Commentary

Get Back in the Box

How being great at what you do is great for business

Like a pot of water brought to a boil, it all looks pretty messy and bubbly right before the system changes and reaches new order.

Any of you involved in media over the past decade now knows that computers and networks offer more than a new way to deliver content or ads: They give everyone more opportunity to assume the roles of authors — of creative participants — in an increasing variety of venues. But most of us are still scared of all those “everyones.” We still don’t “get it” enough to change the way we conduct our communications. Instead of rejoicing at the possibility of a connected community, we panic at the seeming loss of control.

The real opportunity here is to turn every interaction that a so-called “consumer” has with your company into a chance for him or her to express and extend this newfound capability of authorship. By doing so, you will allow your enterprise to be experienced as an enabling rather than a restricting force in their lives. You will also stand to benefit from the immense outpouring of creativity that both customers and employees produce, often with no expectation of anything in return.

In short, by recognizing this renaissance for what it is, rather than attempting to squash its complexity, you can exploit the unstoppable energy of this era as a source of innovation. By embracing the creative capacity of those whose actions you may have formerly sought to control, you allow a different sort of coordination to emerge. Yes, networking, self-determination, and autonomy lead to a certain amount of chaos. But, as what I’ve come to call our new media “renaissance” is teaching us, chaos is not disorder at all, but a way that systems reach higher states of complexity and self-regulation.

Thanks to computers and the systems theory they enable, the ocean, the weather, and even the media and the stock market are understood as systems with behaviors. Scientists no longer explain the tremendously sophisticated organization of everything from slime mold to anthills as a result of a hierarchy.

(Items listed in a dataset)

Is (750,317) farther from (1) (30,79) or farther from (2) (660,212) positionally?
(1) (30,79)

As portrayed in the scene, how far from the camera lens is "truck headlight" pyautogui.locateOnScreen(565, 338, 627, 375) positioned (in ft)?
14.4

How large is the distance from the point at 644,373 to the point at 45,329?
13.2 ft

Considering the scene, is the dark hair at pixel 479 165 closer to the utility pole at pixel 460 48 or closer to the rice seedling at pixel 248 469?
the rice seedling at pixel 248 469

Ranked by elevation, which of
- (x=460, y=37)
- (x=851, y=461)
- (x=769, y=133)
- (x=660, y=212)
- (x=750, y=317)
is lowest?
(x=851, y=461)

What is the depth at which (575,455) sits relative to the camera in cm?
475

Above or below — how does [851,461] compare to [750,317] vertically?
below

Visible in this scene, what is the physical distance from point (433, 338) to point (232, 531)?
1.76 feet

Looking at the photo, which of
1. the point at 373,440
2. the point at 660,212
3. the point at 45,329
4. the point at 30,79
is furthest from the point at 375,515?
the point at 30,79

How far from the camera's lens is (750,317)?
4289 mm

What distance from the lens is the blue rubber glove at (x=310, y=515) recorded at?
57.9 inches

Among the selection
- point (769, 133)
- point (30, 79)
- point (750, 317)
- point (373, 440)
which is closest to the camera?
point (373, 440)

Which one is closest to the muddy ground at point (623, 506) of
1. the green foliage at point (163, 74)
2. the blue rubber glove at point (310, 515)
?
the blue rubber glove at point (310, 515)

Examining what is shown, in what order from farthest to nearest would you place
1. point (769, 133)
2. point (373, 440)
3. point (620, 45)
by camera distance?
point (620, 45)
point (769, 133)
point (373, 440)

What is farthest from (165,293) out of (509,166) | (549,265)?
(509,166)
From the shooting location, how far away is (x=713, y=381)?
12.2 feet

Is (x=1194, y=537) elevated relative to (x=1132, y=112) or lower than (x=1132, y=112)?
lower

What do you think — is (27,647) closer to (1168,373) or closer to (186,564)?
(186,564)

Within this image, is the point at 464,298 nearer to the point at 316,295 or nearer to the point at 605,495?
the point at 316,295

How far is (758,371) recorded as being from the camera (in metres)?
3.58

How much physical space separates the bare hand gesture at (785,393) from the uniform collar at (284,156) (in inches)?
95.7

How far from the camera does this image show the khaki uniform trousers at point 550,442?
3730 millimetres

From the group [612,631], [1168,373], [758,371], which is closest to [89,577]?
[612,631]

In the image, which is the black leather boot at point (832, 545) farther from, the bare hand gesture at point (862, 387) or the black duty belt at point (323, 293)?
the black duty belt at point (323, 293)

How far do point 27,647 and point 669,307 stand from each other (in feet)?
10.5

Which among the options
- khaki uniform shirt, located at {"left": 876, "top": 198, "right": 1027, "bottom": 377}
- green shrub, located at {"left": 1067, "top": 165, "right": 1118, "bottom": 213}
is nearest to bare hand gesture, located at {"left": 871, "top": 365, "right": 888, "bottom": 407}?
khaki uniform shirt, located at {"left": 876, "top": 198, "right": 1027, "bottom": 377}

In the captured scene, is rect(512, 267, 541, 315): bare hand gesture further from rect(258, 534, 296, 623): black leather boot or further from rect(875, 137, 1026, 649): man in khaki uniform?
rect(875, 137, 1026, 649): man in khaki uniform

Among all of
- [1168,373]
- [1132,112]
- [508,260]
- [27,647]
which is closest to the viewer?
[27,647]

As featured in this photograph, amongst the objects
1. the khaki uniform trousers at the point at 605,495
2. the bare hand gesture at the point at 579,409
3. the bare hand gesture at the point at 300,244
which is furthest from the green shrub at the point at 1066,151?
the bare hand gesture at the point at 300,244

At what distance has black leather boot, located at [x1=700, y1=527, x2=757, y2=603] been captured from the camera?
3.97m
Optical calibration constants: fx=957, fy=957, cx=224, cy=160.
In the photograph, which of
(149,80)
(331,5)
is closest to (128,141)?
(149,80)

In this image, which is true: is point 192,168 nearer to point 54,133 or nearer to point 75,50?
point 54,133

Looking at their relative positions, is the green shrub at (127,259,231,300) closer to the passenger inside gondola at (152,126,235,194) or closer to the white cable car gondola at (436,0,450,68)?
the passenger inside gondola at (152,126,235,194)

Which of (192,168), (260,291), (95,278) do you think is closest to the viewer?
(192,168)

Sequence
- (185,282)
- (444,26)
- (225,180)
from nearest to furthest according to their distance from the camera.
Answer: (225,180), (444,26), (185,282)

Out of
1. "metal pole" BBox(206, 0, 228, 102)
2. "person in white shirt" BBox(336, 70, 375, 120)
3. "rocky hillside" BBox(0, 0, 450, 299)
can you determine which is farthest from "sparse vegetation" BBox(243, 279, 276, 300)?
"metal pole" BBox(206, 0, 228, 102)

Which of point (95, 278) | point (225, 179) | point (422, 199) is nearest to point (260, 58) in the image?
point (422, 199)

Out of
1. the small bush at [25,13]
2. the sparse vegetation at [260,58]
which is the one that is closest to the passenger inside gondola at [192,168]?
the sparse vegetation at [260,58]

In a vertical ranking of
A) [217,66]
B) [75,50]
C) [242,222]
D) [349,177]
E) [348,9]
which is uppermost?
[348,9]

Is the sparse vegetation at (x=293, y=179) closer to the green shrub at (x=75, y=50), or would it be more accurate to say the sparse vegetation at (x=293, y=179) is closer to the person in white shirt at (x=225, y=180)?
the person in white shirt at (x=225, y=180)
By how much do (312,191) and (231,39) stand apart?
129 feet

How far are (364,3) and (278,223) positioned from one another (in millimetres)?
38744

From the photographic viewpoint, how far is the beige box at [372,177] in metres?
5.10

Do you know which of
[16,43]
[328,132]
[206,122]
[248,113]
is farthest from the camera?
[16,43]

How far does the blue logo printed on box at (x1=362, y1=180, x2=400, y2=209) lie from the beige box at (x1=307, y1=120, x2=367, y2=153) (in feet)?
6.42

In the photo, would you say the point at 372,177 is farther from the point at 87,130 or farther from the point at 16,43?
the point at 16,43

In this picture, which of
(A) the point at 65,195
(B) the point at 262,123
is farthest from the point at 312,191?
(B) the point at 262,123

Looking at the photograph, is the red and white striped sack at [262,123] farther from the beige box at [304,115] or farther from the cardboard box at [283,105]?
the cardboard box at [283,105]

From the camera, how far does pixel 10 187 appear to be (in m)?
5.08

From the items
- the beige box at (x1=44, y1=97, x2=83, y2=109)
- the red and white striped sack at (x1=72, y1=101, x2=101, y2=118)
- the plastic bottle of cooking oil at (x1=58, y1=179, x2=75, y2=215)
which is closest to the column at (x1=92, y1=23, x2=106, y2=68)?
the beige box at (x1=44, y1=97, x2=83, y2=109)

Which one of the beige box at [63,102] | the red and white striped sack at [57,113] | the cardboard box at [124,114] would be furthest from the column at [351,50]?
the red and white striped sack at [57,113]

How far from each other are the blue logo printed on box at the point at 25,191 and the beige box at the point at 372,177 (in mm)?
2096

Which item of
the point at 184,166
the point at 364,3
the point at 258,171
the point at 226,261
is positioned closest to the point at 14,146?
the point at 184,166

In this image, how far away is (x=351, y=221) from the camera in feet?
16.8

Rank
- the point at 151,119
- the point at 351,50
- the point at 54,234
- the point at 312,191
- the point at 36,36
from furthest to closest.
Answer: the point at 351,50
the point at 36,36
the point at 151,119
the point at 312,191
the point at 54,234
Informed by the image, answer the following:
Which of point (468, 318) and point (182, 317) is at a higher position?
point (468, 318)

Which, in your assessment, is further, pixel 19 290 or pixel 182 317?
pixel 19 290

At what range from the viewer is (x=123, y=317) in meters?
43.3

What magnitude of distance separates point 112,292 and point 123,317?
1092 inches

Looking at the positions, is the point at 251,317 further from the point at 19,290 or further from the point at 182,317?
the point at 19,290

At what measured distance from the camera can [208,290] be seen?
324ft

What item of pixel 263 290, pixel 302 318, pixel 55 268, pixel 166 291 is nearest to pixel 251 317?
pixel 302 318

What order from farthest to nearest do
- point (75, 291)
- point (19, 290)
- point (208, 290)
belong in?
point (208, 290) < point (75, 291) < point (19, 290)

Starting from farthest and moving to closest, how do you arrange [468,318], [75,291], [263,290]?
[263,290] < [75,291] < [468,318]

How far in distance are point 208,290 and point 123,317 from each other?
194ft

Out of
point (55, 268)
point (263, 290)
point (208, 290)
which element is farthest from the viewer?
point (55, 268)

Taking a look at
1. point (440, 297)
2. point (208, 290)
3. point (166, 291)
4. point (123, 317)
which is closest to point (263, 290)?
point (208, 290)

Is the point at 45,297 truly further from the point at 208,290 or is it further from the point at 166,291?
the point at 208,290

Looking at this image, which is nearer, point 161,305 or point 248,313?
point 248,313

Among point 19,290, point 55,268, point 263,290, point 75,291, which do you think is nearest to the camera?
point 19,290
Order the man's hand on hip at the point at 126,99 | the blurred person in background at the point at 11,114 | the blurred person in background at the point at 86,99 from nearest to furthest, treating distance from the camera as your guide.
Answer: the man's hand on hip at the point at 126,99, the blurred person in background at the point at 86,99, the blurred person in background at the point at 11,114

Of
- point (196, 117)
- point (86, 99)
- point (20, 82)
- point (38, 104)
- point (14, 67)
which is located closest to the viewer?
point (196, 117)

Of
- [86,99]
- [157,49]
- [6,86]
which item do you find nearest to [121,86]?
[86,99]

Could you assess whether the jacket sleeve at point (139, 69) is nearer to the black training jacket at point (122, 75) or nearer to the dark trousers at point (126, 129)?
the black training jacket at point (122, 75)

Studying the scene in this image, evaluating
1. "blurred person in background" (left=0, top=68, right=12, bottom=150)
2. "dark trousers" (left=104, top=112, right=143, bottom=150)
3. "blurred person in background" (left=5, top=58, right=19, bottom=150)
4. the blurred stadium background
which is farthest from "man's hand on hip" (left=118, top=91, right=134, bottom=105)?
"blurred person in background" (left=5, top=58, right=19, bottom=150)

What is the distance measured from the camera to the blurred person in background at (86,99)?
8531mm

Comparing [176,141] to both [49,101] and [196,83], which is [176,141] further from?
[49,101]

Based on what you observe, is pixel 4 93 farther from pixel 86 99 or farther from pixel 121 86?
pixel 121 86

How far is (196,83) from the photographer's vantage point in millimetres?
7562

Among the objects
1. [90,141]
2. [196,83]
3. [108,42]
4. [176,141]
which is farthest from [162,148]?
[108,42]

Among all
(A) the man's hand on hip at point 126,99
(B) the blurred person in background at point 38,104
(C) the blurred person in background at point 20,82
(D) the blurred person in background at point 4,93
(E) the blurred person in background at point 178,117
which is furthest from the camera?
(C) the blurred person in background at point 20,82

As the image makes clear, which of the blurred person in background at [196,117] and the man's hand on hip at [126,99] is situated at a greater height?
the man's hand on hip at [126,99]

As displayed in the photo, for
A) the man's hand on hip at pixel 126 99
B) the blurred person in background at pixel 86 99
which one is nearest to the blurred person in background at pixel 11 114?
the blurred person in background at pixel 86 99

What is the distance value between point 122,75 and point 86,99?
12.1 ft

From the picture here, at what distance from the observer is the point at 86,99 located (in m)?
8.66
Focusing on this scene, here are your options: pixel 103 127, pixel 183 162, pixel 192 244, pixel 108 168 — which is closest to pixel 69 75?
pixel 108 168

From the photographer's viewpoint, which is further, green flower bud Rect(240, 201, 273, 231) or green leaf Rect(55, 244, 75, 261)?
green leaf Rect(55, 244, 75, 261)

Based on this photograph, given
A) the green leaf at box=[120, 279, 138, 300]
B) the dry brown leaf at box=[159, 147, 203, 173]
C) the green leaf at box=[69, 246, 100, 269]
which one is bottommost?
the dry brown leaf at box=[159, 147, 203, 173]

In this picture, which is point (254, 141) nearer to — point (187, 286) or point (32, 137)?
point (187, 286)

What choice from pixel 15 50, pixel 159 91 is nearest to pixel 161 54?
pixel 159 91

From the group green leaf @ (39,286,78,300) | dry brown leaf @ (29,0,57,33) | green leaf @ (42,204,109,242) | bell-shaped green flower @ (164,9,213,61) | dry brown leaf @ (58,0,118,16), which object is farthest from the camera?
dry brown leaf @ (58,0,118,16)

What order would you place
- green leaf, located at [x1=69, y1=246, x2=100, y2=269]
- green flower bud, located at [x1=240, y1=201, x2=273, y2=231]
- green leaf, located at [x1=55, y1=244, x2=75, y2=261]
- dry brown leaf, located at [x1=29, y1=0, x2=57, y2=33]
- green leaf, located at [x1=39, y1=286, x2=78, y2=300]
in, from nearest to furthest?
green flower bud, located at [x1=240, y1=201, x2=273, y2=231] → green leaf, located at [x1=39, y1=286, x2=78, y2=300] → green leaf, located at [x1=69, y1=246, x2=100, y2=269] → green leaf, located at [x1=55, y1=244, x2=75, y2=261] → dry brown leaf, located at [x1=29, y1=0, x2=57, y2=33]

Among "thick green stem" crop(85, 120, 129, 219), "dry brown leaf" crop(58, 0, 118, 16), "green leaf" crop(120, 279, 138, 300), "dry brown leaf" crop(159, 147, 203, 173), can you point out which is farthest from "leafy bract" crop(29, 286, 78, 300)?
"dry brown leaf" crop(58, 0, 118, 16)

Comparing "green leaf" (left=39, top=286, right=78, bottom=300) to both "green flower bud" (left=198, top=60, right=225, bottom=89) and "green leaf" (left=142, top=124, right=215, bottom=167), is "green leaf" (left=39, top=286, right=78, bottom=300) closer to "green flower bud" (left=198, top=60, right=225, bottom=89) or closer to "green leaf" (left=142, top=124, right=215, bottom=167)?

> [Instructions to follow]
From the commentary above, reproduce word for word the part that opens with the words containing "Get Back in" and closes with "loss of control.".

> [Answer for this exercise]
Get Back in the Box

How being great at what you do is great for business

Like a pot of water brought to a boil, it all looks pretty messy and bubbly right before the system changes and reaches new order.

Any of you involved in media over the past decade now knows that computers and networks offer more than a new way to deliver content or ads: They give everyone more opportunity to assume the roles of authors — of creative participants — in an increasing variety of venues. But most of us are still scared of all those “everyones.” We still don’t “get it” enough to change the way we conduct our communications. Instead of rejoicing at the possibility of a connected community, we panic at the seeming loss of control.